If a standard echocardiogram is unclear due to an obstruction, it may be necessary to perform a transesophageal echocardiogram. With TEE, the back of the throat is anesthetized and a scope is inserted. On the end of the scope is an ultrasonic device that a cardiologist will guide down to the lower part of the esophagus, where it is used to obtain a clearer, two-dimensional echocardiogram of the heart.

Advantages

The advantage of TEE over TTE is usually clearer images, especially of structures that are difficult to view transthoracically (through the chest wall). The explanation for this is that the heart rests directly upon the esophagus leaving only millimeters that the ultrasound beam has to travel. This reduces the attenuation (weakening) of the ultrasound signal, generating a stronger return signal, ultimately enhancing image and Doppler quality.

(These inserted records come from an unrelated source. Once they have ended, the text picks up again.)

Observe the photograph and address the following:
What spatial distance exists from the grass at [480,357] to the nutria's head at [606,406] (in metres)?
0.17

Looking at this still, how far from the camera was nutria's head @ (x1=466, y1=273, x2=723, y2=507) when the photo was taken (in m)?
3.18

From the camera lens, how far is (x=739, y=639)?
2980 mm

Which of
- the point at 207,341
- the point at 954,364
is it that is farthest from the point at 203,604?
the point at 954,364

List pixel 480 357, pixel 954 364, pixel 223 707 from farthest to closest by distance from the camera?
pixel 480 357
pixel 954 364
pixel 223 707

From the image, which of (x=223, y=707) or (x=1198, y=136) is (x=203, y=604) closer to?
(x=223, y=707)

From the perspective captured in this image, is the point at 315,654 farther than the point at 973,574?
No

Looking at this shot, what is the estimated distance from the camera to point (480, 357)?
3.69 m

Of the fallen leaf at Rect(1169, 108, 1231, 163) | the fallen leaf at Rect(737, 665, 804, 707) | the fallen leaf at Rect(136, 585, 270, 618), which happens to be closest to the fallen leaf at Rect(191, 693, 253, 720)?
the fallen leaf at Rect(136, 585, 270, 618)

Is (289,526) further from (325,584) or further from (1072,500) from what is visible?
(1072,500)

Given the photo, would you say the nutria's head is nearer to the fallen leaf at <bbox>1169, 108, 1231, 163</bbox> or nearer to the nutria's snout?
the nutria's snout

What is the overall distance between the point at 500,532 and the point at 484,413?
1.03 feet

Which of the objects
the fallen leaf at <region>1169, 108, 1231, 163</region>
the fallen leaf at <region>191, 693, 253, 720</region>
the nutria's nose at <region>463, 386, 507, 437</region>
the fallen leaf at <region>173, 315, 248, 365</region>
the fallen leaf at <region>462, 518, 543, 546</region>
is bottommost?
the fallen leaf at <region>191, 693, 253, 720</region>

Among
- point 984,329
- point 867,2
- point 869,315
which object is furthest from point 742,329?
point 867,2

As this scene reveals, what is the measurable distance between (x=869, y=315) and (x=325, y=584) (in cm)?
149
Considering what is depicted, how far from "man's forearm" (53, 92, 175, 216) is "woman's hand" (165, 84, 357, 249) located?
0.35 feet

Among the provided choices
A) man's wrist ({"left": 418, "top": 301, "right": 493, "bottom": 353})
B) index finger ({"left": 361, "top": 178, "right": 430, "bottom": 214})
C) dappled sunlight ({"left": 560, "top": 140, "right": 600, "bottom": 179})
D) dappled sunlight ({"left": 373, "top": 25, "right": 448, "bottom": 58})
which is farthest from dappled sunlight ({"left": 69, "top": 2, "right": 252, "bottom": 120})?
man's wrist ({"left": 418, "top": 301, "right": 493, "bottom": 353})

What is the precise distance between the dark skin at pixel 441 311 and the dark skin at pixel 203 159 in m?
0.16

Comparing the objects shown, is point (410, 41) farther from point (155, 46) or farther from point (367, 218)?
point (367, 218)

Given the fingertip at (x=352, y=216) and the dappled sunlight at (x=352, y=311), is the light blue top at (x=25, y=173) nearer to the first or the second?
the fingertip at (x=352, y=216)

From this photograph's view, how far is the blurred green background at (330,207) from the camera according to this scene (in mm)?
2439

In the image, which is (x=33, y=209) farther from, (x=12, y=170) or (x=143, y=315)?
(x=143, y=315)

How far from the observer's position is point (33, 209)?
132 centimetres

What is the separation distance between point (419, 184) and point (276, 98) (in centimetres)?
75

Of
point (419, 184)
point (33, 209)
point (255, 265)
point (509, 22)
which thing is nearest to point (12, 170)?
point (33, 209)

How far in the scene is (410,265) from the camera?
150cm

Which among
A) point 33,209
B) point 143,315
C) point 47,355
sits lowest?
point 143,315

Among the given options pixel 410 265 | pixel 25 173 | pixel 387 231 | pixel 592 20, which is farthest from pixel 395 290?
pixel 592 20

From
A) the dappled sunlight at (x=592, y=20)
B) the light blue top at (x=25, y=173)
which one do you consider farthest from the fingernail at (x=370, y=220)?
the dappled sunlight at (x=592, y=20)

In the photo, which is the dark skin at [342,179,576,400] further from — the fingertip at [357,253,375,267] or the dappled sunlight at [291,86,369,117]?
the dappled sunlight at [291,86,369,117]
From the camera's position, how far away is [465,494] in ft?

Comparatively, transthoracic ultrasound must first traverse skin, fat, ribs and lungs before reflecting off the heart and back to the probe before an image can be created. All these structures, along with the increased distance the beam must travel, weaken the ultrasound signal thus degrading the image and Doppler quality.

In adults, several structures can be evaluated and imaged better with the TEE, including the aorta, pulmonary artery, valves of the heart, both atria, atrial septum, left atrial appendage, and coronary arteries. TEE has a very high sensitivity for locating a blood clot inside the left atrium.